In einem bis auf den letzten Platz gefüllten Hörsaal appellierte der ehemalige Kanzler nun am Dienstagabend in Klagenfurt beim Thema "Fortschritt ohne Bildung?" für vermehrte Investitionen ins Bildungssystem und zeigte laut ÖH Klagenfurt "großes Verständnis mit den Studierenden". "Wäre ich Student, würde ich auch protestieren", so Gusenbauer, für den Bildung die "entscheidende Voraussetzung für den Reichtum einer Gesellschaft" darstellt.
Gusenbauer für Studenten Hoffnungsschimmer
"Obwohl Gusenbauer als Kanzler nicht gerade für bildungspolitische Quantensprünge bekannt wurde, trafen seine Ausführungen in vielen Fällen auf den Punkt", erklärt ÖH-Vorsitzender Stefan Sagl (Plattform Unabhängiger Studierender, PLUS) im Anschluss der Veranstaltung. "Zu hoffen bleibt, dass auch den zurzeit aktiven Politikern schon bald der Blitz der Erkenntnis streift", ließen Sagl und sein Stellvertreter Jürgen Bamberger (Grüne und Alternative Studenten, GRAS) unisono in einer Aussendung wissen.
Nach dem Vortrag habe Gusenbauer gemeinsam mit Studierenden zu der Forderung "2% vom BIP - schnell" posiert und die Bildungs- und Solidaritätsecke in der Klagenfurter Uni-Aula besucht, so die ÖH.
Gusenbauer hatte nach seinem Abtritt eigentlich geschworen, sich nicht mehr zu innenpolitischen Themen zu äußern und dies seither in Interviews immer wieder betont.
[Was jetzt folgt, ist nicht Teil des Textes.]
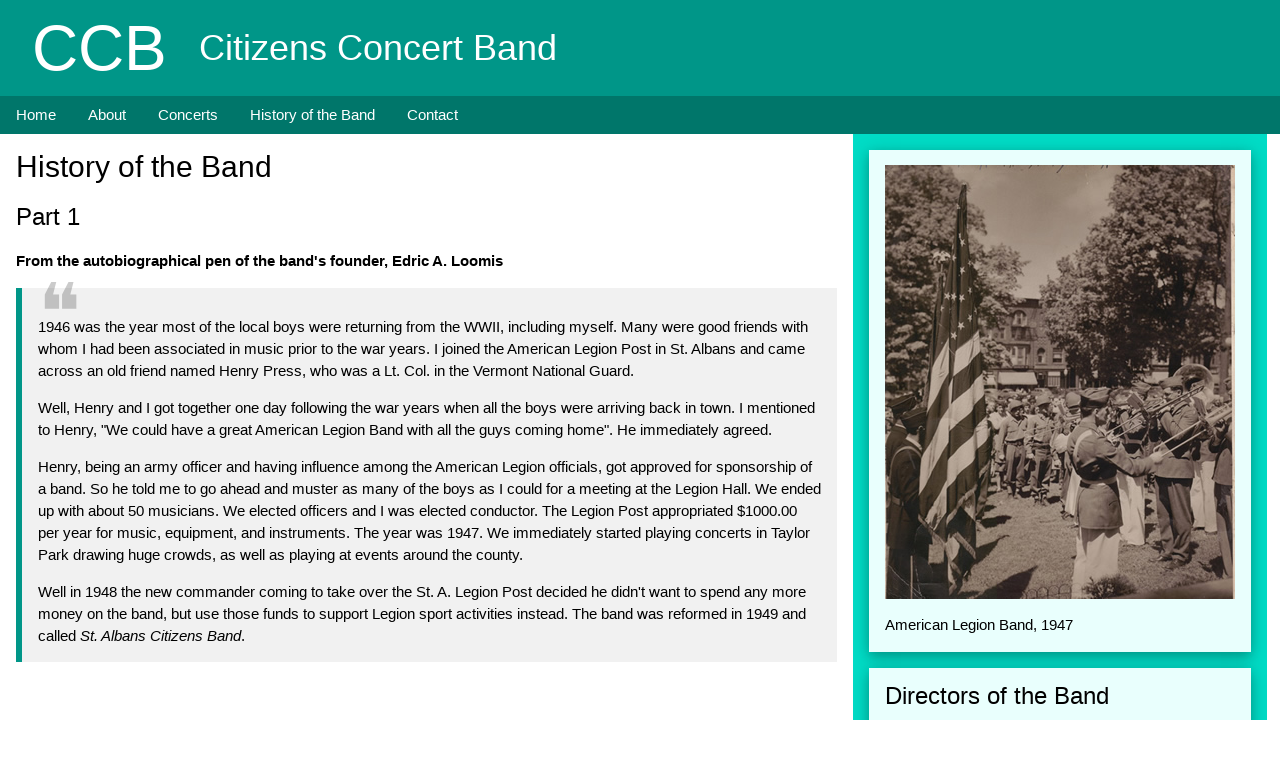

--- FILE ---
content_type: text/html; charset=UTF-8
request_url: https://citizensconcertband.org/info/?page=history
body_size: 5022
content:
<!DOCTYPE html>

<html><head>

<meta name='viewport' content='width=device-width, initial-scale=1.0'>

<meta http-equiv='Content-Language' content='en-us'>

<meta http-equiv='Content-Type' content='text/html; charset=iso-8859-1'>

<meta name='author' content='Helen Read'>

<title>
Citizens Concert Band
</title>

<link rel='shortcut icon' href='/files/ccb_icon.gif'>

<style type='text/css'>    
@import url('/files/w3.css'); 
@import url('/files/w3-theme-teal.css'); 
</style>



<link href="https://fonts.googleapis.com/icon?family=Material+Icons" rel="stylesheet">

</head>

<body>


<div class="w3-container w3-theme">

<div class="w3-container w3-cell w3-cell-middle w3-jumbo w3-hide-small">CCB</div>
 <div class="w3-container w3-cell w3-cell-middle">
  <h1> Citizens Concert Band</h1>
</div>

</div>

<div class="w3-bar w3-theme-d2">
  <a href="http://www.citizensconcertband.org/" class="w3-bar-item w3-button">Home</a>
  <a href="/info/?page=about" class="w3-bar-item w3-button w3-hide-small">About</a>
   <a href="/info/?page=concerts" class="w3-bar-item w3-button w3-hide-small">Concerts</a>
   
     <a href="/info/?page=history" class="w3-bar-item w3-button w3-hide-small">History of the Band</a>
 
  <a href="/contact/" class="w3-bar-item w3-button w3-hide-small">Contact</a>
  <a href="javascript:void(0)" class="w3-bar-item w3-button w3-right w3-hide-large w3-hide-medium" onclick="menuFunction()">&#9776;</a>
</div>

<div id="menubar" class="w3-bar-block w3-theme-d2 w3-hide w3-hide-large w3-hide-medium">
      <a href="/info/?page=about" class="w3-bar-item w3-button">About</a>
	  <a href="/info/?page=concerts" class="w3-bar-item w3-button">Concerts</a>
 <a href="/info/?page=history" class="w3-bar-item w3-button">History of the Band</a>
  <a href="/contact/" class="w3-bar-item w3-button">Contact</a>
</div>



<script>
function menuFunction() {
  var x = document.getElementById("menubar");
  if (x.className.indexOf("w3-show") == -1) {
    x.className += " w3-show";
  } else { 
    x.className = x.className.replace(" w3-show", "");
  }
}
</script>

<div class="w3-row">
 
   <div class="w3-container w3-cell w3-mobile w3-twothird"> 
  
<h2>History of the Band</h2>

<h3>Part 1</h3>


<p><strong>From the autobiographical pen of the band's founder, Edric A. Loomis</strong></p>

<div class="w3-panel w3-leftbar w3-light-grey w3-border-theme">

<span style="font-size:80px;line-height:0.6em;opacity:0.2">&#10077;</span> 

<p style="margin-top:-30px">1946 was the year most of the local boys were returning from the WWII, including myself. Many were good friends with whom I had been associated in music prior to the war years. I joined the American Legion Post in St. Albans and came across an old friend named Henry Press, who was a Lt. Col. in the Vermont National Guard.</p> 

<p>Well, Henry and I got together one day following the war years when all the boys were arriving back in town. I mentioned to Henry, "We could have a great American Legion Band with all the guys coming home". He immediately agreed.</p>

<p>Henry, being an army officer and having influence among the American Legion officials, got approved for sponsorship of a band.  So he told me to go ahead and muster as many of the boys as I could for a meeting at the Legion Hall. We ended up with about 50 musicians.  We elected officers and I was elected conductor.  The Legion Post appropriated $1000.00 per year for music, equipment, and instruments.  The year was 1947.  We immediately started playing concerts in Taylor Park drawing huge crowds, as well as playing at events around the county.</p> 

<p>Well in 1948 the new commander coming to take over the St. A. Legion Post decided he didn't want to spend any more money on the band, but use those funds to support Legion sport activities instead. The band was reformed in 1949 and called <em>St. Albans Citizens Band</em>.</p>
 
</div>


 </div> <!-- end left col -->
  
  <div class="w3-container w3-cell w3-rest w3-theme-l1">
 
 <div class="w3-panel w3-container w3-card-4 w3-theme-l5">
 
<p><img src="/images/americanlegionband1947.jpg" alt="Sepia toned picture of American Legion Band" class="w3-image" />
</p>

<p>
American Legion Band, 1947
</p>

</div> <!-- end card -->

<div class="w3-panel w3-container w3-card-4 w3-theme-l5">
 
<h3>Directors of the Band</h3>
<p>Jeremy Berger (2016 - present)
<br />Kevin Loomis (2003 - 2016)
<br />Edric A. Loomis (1947 - 2003)
</p>
</div> <!-- end card -->
 
</div><!-- end right col -->

</div> <!-- end row -->

<div class="w3-container w3-panel w3-center">
<div class="w3-bar">
  <a href="/info/?page=history3" class="w3-button">« Previous</a>
  <a href="/info/?page=history" class="w3-button w3-theme">1</a>
  <a href="/info/?page=history2" class="w3-button">2</a>
  <a href="/info/?page=history3" class="w3-button">3</a>
  <a href="/info/?page=history2" class="w3-button">Next »</a>
</div>

</div>









<!-- footer -->

<div class="w3-container w3-teal"><h5>&copy;2026 Citizens Concert Band</h5><p><a href="/contact/">Contact us</a></p></div>
<!-- footer -->




</body></html>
Der ehemalige Kanzler ist jetzt als Unternehmensberater, Manager eines chilenischen Investmentfonds und Gastvortragender an einer US-Uni tätig. Seit kurzer Zeit fällt sein Name immer wieder in der Diskussion um die zukünftige Besetzung des Hohen EU-Beauftragten für die Außenpolitik.